→ **What is needed**: Reproduce verbatim the records starting at the line that contains "Can we say residential" and ending at the final line of the records.
### Input material
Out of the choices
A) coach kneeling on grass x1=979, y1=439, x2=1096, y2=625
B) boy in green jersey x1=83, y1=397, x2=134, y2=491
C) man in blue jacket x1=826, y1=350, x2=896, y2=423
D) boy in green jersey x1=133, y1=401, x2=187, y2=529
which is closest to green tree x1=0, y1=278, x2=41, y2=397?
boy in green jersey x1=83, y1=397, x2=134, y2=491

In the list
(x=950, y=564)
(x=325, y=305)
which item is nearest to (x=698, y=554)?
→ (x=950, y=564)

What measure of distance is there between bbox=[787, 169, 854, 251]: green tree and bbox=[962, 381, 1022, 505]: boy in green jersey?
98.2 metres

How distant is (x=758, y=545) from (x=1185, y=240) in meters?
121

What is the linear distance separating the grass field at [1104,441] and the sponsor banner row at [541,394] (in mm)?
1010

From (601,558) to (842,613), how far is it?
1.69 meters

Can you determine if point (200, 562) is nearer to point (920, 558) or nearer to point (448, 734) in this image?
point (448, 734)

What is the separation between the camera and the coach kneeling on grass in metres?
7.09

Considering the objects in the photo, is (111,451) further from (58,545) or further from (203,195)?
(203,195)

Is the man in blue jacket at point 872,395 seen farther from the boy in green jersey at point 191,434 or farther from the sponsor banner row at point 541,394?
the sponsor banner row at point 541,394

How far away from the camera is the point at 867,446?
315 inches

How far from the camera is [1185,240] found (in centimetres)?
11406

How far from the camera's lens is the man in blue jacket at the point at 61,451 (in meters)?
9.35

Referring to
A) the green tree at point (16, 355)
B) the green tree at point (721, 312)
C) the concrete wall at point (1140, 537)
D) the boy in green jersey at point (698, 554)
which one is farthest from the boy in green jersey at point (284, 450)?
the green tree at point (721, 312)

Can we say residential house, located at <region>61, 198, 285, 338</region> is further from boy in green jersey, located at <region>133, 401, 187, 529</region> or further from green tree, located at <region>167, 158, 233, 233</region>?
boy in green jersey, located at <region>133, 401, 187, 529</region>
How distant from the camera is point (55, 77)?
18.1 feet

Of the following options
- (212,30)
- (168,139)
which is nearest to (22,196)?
######
→ **Result of the task**:
Can we say residential house, located at <region>61, 198, 285, 338</region> is further from boy in green jersey, located at <region>133, 401, 187, 529</region> or further from green tree, located at <region>167, 158, 233, 233</region>?
boy in green jersey, located at <region>133, 401, 187, 529</region>
How distant from the camera is point (55, 77)?
18.1 feet

Of the following options
- (212,30)
- (168,139)
which is nearest to (22,196)?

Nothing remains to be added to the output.